For years, claims of nursing-home neglect have dominated elder-abuse litigation. But now, partly in response to recent legislation, attorneys are increasing their focus on financial-abuse claims for the over-65 crowd.
Like claims of physical abuse, elder financial-abuse cases-which can involve anything from a younger person stealing from a senior neighbor to Ponzi schemes targeting the elderly-trace their roots to the 1991 passage of the Elder Abuse and Dependent Adult Civil Protection Act (Cal. Welf. & Inst. Code §§ 1560059). Then, in 2004, the Legislature lowered the burden of proof in financial cases from clear and convincing evidence to a preponderance of evidence (Cal. Penal Code § 367). The Financial Elder Abuse Reporting Act of 2005 requires banks to report suspected financial abuse of a senior. And in January the Elder Financial Restitution Act (Cal. Welf. & Inst. Code § 15657.01), also called SB 611, took effect, further encouraging lawyers to follow the money: Elder and dependent adults can freeze a defendant's assets if a judge finds evidence of a strong case-and the plaintiff can post bond to cover the property value.
All this is meant to help address the 225,000 cases of physical and financial abuse that, according to the California attorney general's office, are reported each year against elders.
California lawyers, meanwhile, are reporting an uptick in business. Ingrid Evans, who helped start an elder financial-abuse practice at San Francisco's Renne Sloan Holtzman Sakai, says her office has been inundated with calls. Edward J. Corey Jr., of Weintraub Genshlea Chediak in Sacramento, calls elder financial abuse one of the fastest-growing "emerging" practice areas in the state.

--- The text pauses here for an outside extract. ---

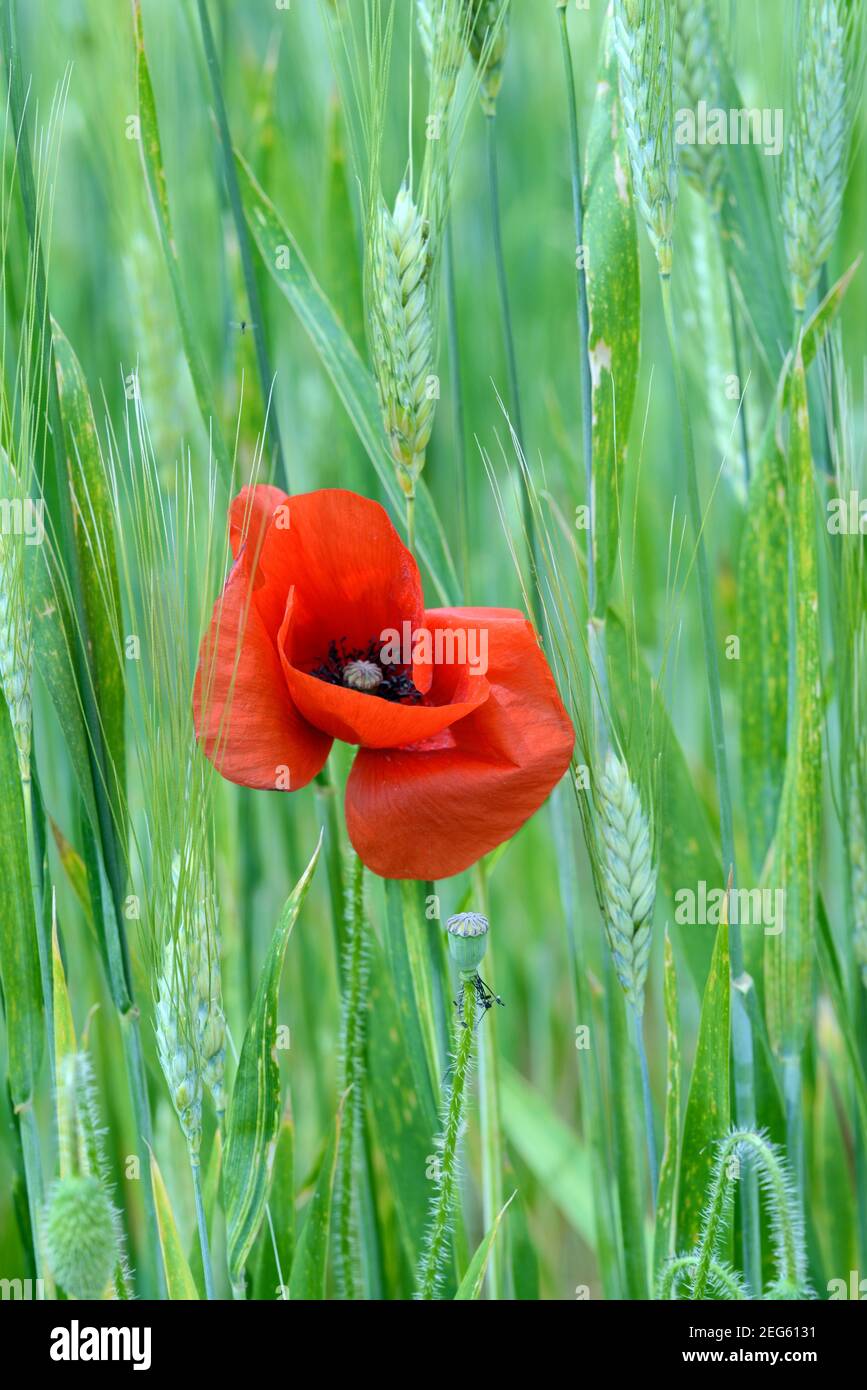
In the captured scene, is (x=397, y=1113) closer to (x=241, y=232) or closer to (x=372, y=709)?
(x=372, y=709)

Still, some attorneys are slow to litigate for the elderly. The applicable statues are relatively new, explains Steven Riess, a San Francisco attorney who wrote SB 611. "Very little mandatory or persuasive decisional law exists," he says, "and few cases have risen to appellate court level."
Bo D. Phillips Jr., a business litigator with Reed Smith's Los Angeles and San Francisco offices, agrees that some lawyers may hesitate to bring cases "until the courts parse the language [of the Act], or until the Legislature addresses it with some clarifications."

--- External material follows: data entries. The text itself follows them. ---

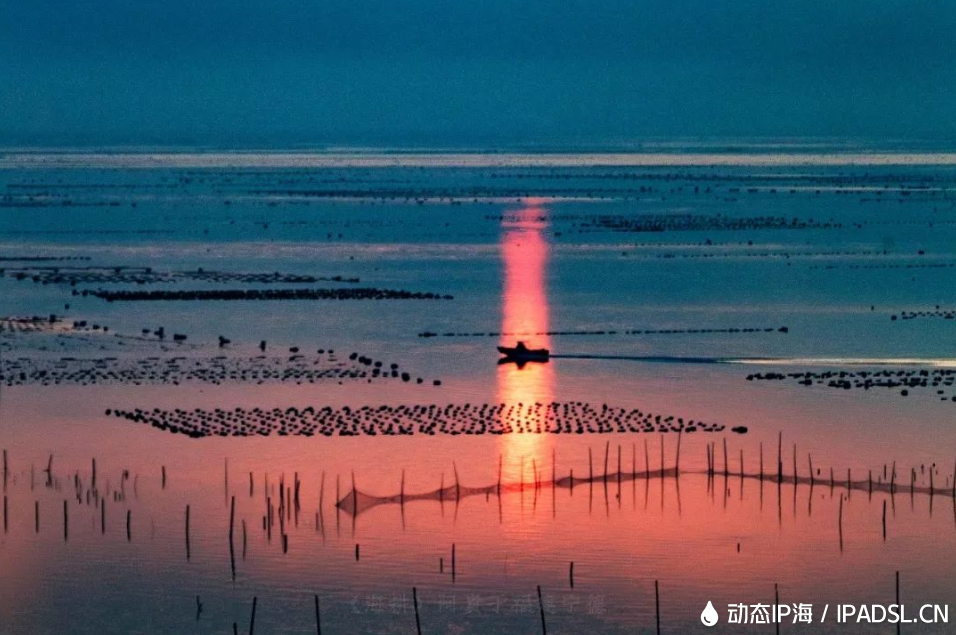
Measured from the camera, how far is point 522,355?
32.2 m

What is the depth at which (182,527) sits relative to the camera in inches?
797

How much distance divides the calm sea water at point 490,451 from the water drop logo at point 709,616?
0.23 ft

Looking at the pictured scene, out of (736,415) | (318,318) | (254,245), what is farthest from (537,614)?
(254,245)

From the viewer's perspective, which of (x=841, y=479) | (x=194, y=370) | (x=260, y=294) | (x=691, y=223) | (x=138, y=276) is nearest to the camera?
(x=841, y=479)

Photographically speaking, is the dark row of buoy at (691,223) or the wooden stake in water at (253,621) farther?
the dark row of buoy at (691,223)

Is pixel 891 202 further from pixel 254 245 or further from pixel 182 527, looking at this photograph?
pixel 182 527

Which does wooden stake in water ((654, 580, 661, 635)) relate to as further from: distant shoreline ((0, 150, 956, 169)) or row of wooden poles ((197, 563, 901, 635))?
distant shoreline ((0, 150, 956, 169))

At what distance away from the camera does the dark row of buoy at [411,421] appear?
25141 mm

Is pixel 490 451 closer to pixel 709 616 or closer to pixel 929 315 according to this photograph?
pixel 709 616

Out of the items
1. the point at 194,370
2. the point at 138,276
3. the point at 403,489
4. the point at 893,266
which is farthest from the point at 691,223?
the point at 403,489

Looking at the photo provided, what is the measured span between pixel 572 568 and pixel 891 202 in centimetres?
6906

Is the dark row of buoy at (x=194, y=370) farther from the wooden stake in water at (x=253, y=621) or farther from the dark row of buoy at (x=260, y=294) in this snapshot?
the wooden stake in water at (x=253, y=621)

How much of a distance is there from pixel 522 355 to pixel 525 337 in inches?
171

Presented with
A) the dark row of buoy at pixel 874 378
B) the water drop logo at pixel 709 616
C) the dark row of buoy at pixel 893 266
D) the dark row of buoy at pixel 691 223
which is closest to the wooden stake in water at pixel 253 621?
the water drop logo at pixel 709 616
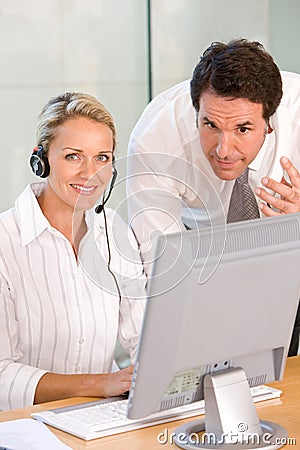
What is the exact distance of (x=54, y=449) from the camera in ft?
5.68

Another disincentive: Attorneys often have to piece together cases from financial or medical documents when a plaintiff is deceased or has diminished capacity. And further, seniors-embarrassed that they may have been duped-are often reluctant even to come forward to seek legal redress.
But the number of Californians over age 65 will double to 6.4 million by 2020. And many of those people are relatively wealthy: Seventy percent of the nation's personal wealth is in the hands of people over age 50. Their assets, along with declining physical and mental health, make them prime targets for abuse. As Prescott Cole, an attorney with California Advocates for Nursing Home Reform, puts it, "This is where the action is going to go, because we have elders who have control of the assets but are losing control of their mental faculties."
Kathryn A. Stebner, who last year settled an annuity case for a blind senior client, hopes the private bar will rise to the challenge. Says the name partner from San Francisco's Stebner & Associates, "Even though I've never thought of myself as interested in finances, I am interested in people not ripping off the elderly."